Rows from a spatial reasoning dataset:
-- BEGIN --
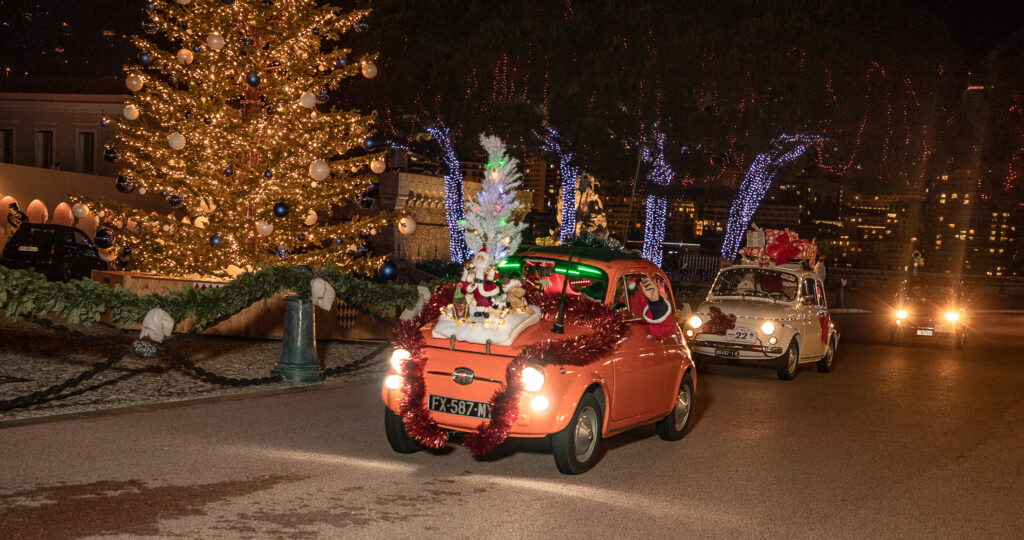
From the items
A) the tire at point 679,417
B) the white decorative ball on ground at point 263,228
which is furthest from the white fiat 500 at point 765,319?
the white decorative ball on ground at point 263,228

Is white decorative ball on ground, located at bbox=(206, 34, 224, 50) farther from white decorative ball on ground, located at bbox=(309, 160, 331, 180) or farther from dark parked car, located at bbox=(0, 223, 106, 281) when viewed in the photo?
dark parked car, located at bbox=(0, 223, 106, 281)

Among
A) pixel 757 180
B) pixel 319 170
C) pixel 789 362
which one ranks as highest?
pixel 757 180

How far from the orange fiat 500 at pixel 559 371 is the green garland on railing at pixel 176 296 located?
4.71m

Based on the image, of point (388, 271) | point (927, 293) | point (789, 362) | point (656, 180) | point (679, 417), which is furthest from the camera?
point (656, 180)

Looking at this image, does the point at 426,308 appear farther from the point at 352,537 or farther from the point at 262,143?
the point at 262,143

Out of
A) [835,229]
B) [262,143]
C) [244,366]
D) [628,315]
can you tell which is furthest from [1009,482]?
[835,229]

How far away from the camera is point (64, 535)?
5969 mm

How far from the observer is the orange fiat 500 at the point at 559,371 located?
26.2 feet

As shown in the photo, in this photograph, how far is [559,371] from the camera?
804 centimetres

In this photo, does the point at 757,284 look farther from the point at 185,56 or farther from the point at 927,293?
the point at 185,56

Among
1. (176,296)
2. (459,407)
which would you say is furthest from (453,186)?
(459,407)

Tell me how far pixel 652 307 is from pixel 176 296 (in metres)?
6.54

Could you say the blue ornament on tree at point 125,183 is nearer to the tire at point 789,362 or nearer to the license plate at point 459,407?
the tire at point 789,362

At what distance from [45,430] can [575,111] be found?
30478 mm
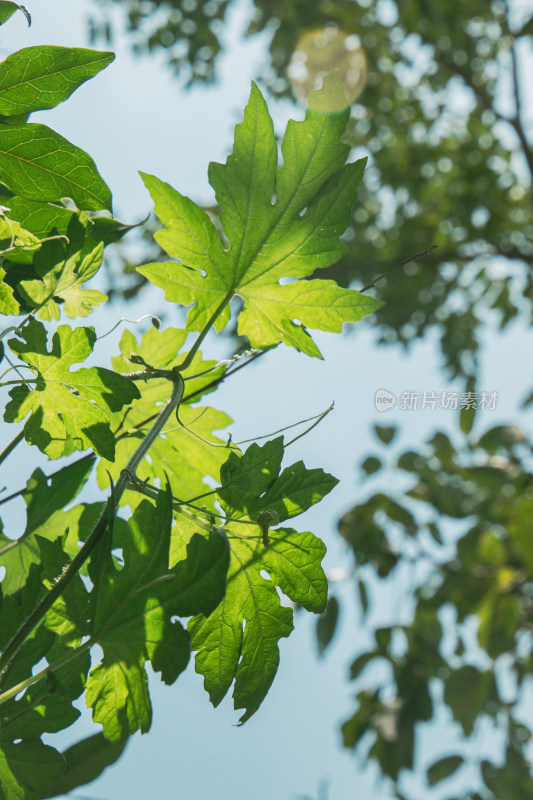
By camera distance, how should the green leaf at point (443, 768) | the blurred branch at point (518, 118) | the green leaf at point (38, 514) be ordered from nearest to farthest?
the green leaf at point (38, 514) → the green leaf at point (443, 768) → the blurred branch at point (518, 118)

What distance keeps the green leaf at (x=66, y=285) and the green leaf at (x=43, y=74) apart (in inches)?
4.3

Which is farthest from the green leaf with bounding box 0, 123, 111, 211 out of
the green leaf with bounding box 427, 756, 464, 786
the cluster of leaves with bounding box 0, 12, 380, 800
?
the green leaf with bounding box 427, 756, 464, 786

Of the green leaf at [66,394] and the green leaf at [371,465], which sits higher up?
the green leaf at [66,394]

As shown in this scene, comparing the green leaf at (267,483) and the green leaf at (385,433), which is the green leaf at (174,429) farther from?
the green leaf at (385,433)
-- END --
_Your objective:_
Reproduce all of the material above word for word, omitting the pictures.

_The answer:_
From the items
A) the tire at point 679,417
B) the white decorative ball on ground at point 263,228
which is furthest from the white fiat 500 at point 765,319?
the white decorative ball on ground at point 263,228

Is white decorative ball on ground, located at bbox=(206, 34, 224, 50) farther from white decorative ball on ground, located at bbox=(309, 160, 331, 180) or farther from dark parked car, located at bbox=(0, 223, 106, 281) when viewed in the photo?
dark parked car, located at bbox=(0, 223, 106, 281)

Among
A) pixel 757 180
B) pixel 319 170
C) pixel 789 362
which one ranks as highest?
pixel 757 180

How far from the orange fiat 500 at pixel 559 371 is the green garland on railing at pixel 176 296 located?
4.71m

Based on the image, of point (388, 271) | point (927, 293) | point (789, 362) | point (656, 180) | point (679, 417), which is furthest from the camera?
point (656, 180)

Looking at this image, does the point at 426,308 appear farther from the point at 352,537 or farther from the point at 262,143?
the point at 262,143

Out of
A) [835,229]
B) [262,143]
C) [244,366]
D) [628,315]
can you tell which is furthest from [1009,482]?
[835,229]

How far away from the camera is point (64, 535)?
5969 mm

How far from the observer is the orange fiat 500 at the point at 559,371 located?
26.2 feet

As shown in the photo, in this photograph, how far is [559,371] from the camera?
804 centimetres

In this photo, does the point at 757,284 look farther from the point at 185,56 or farther from the point at 927,293?
the point at 185,56

Among
1. (176,296)
2. (459,407)
which would you say is furthest from (453,186)?
(459,407)

Tell me how far pixel 652 307 is from pixel 176 296 (in metres)?
6.54

Could you say the blue ornament on tree at point 125,183 is nearer to the tire at point 789,362 or nearer to the license plate at point 459,407?
the tire at point 789,362

At what distance from [45,430] can [575,111] be found?
30478 mm
By camera distance, how should the green leaf at point (443, 768) | the blurred branch at point (518, 118) | the green leaf at point (38, 514) be ordered from nearest to farthest?
the green leaf at point (38, 514) → the green leaf at point (443, 768) → the blurred branch at point (518, 118)

What distance keeps the green leaf at (x=66, y=285) and the green leaf at (x=43, y=74) apart (in inches)?
4.3

Which is farthest from the green leaf with bounding box 0, 123, 111, 211 out of
the green leaf with bounding box 427, 756, 464, 786
the cluster of leaves with bounding box 0, 12, 380, 800
?
the green leaf with bounding box 427, 756, 464, 786

Of the green leaf at [66,394] and the green leaf at [371,465], which sits higher up?
the green leaf at [66,394]

As shown in this scene, comparing the green leaf at (267,483) and the green leaf at (385,433), which is the green leaf at (174,429) farther from?
the green leaf at (385,433)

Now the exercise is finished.